I'm guessing that he'll self-destruct before the new contract runs out or even before all of his fans get sick of him. My prediction: a big fat sex scandal involving a series of low-level female staffers/interns on his show.




Or this might do it!
KettlePorn
Ouch. This might mean back to Hooterville with the lot of them.
Cross Eyed Mary
LOL -- I wonder what "delusions" the soon-to-be-ex was suffering from! You notice the husband was ordered to undergo "mental health counseling"

"But yer honor.....that's what gave me the IDEA in the FIRST place!"

Reminds me of a book I read recently where a husband/father is kind of a safety nut, and forever trying to "teach his family a lesson" when he thinks they're slacking off on safety-consciousness (stuff like driving his wife's car around the block to hide it 'cause she left it unlocked -- leading to a VERY angry visit from the cops -- and leaving kid's backpack on the stairs since kid didn't put it away -- where the dad himself falls over it and goes to the hospital.) He "steals" his wife's purse when she turns her back on her grocery cart -- of course the cart and the purse belong to another woman entirely! Wacky hijinx ensue.

Topic? Back to lurkerdom!
KettlePorn
I e-mailed the Dr Phil show last week. I suggested he do a show about pork rinds. I have not heard back.

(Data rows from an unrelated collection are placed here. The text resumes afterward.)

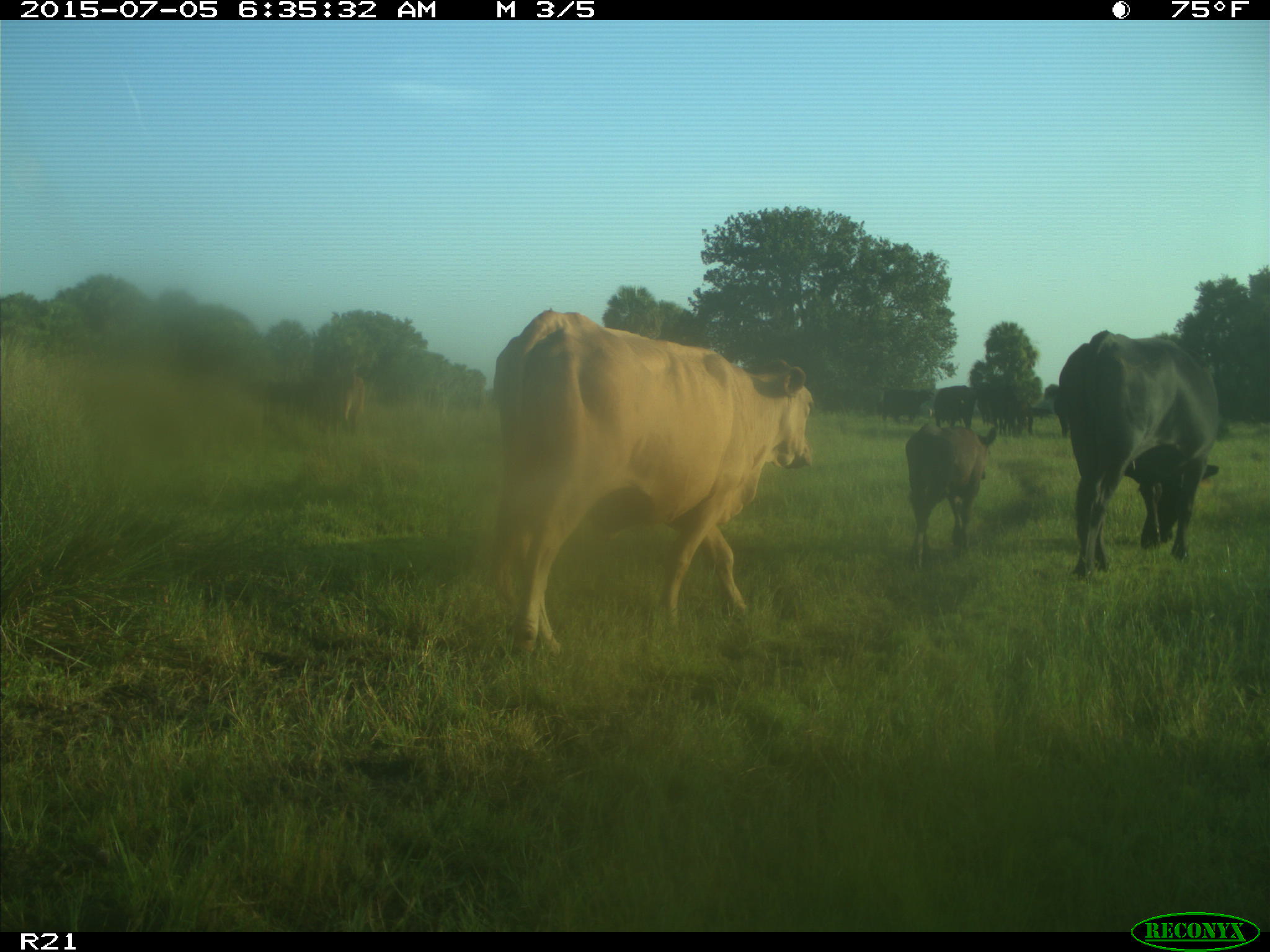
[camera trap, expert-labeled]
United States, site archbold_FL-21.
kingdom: Animalia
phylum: Chordata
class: Mammalia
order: Artiodactyla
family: Bovidae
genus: Bos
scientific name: Bos taurus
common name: domestic cow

Maybe he's thinking it over?
dreamy
KettlePorn, ok, I'll bite. What was the topic you suggested?

"Pork rinds broke up my marriage"?
"Observant Jews addicted to pork rinds"?
"Are pork rinds an aphrodisiac"?
"Pork rinds: neither pork nor rind, discuss"?

Was Jay going to do a special report about pork rinds and teens?
Was Kitty going to show how serving pork rinds makes one a good wife?

Details, I need details!
SophieCat
I just assumed that for the purposes of the show, "good wife" = "exactly like Robin." What do you want to bet that Robin will take some poor woman in hand and teach her the joys of rising at 5 AM to exercise, having regular Botox sessions, making Jell-O and enjoying "girl time" in the bath.

As soon as I read that, I had a vivid image of Kitty bouncing on a mini trampoline in workout wear circa 1987 (including the sweat band, full makeup, hairspray, sparkles, look of surprise etc.)...
KettlePorn
Dreamy you forgot the segment where Kitty shows us how to make faux, non-caloric pork rinds out of papier mache, but otherwise you're spot on.

ETA: Eewwwwwwwwwwwww! I just perused the upcoming tropics again, only I thought of Phil's voice introducing them. Eeeeeeeeeewwwwwwwwww! "Is your husband strict?" Strict? WTF? No, Phillip. Teachers are strict. Bosses are strict. Parents are strict. Men who try to impose their standards on their wives lest their wives suffer some sort of consequences are evil, braindead, knuckle dragging bags of shit dust. Please edit your site, before we all (snort) start to think you're a --a--throwback to a time when American women were chattel, and needed to be lorded over by men. Thanks, darlin.
mootermutt987
knuckle dragging bags of shit dust

Hahahahahahahahahaha!!!! Thank you, KettlePorn!!!

Topic??? Well, if 'shit dust' ain't topic, I don't know what is!